The budget should also consider the autonomy afforded to elected officials. Elected officials, as a group, should use the strategic plan to define the vision and priorities of the local government, which the budget then enacts. This gives elected officials, as a group, great agency within the budget process. However, agency is not the same as autonomy within the budget process. Individual elected officials may feel constrained by a budget process that is aligned with priorities defined by a larger group. In cases where there is a high consensus on the strategic plan and a lot of enthusiasm around implementing it, perhaps any feeling of constraint is not enough that any elected officials are bothered. In other cases, though, the budget should provide autonomy for elected officials. For instance, this could take the form of a small project account for making improvements in the neighborhood(s) that an elected official represents. This provides some autonomy while maintaining alignment of most of the spending with communitywide priorities.
Finally, we should emphasize that the principle of subsidiarity does not require that all decisions be pushed to the lowest level possible. There may be situations where the best decision-maker is a central authority. Employee costs (salaries, benefits) are costs that are understood and obvious. There are nonobvious examples, too. Commercial insurance is usually purchased by the central risk manager, not by each individual department. However, in many governments, each department builds “budget insurance” into their budgets by padding their budgets to provide cushion against unplanned, unavoidable expenditures. Across all departments, this padding can add up. Local governments have realized millions of dollars in budget savings by providing a centralized budget contingency pool that departments can access in case of unplanned, unavoidable expenditures. In exchange, departments give up their padding.
QUESTIONS AND CONVERSATION STARTERS
- What is truly legally required of the budget, including spending mandates or requirements of the budget process itself?
- What is the right level of control on spending? Are managers able to shift dollars between spending needs? Are there safeguards against risks, like shifting money to spending that creates unplanned, permanent, or semipermanent spending obligations (e.g., personnel spending)?

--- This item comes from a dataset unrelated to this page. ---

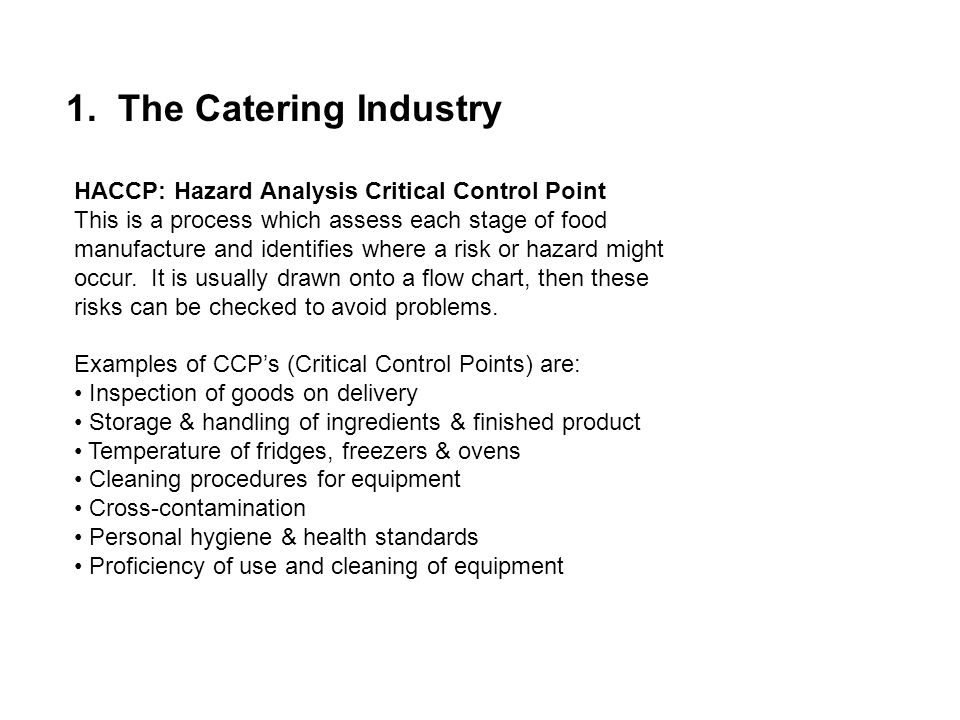 1. The Catering Industry HACCP: Hazard Analysis Critical Control Point This is a process which assess each stage of food manufacture and identifies wh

- Are managers who demonstrate good management given more autonomy than managers who don’t?
- Have you identified resource allocation decisions that will best be made by central authority? Usually, these are decisions with high economies of scale across departments.
5. GRADUATED SANCTIONS AND REWARDS
Provide motivations for being a constructive participant in the budget. Incentives and correctives can start small and grow as needed.
Incentives and sanctions matter. Each can be subtle, hard to design and administer, and their effects difficult to predict. Therefore, incentives and sanctions are often not given the attention they deserve. In the budget process, incentives can encourage participants to make financially sustainable choices that benefit as many people as possible, or disincentives can discourage short-term thinking that benefits narrow constituencies.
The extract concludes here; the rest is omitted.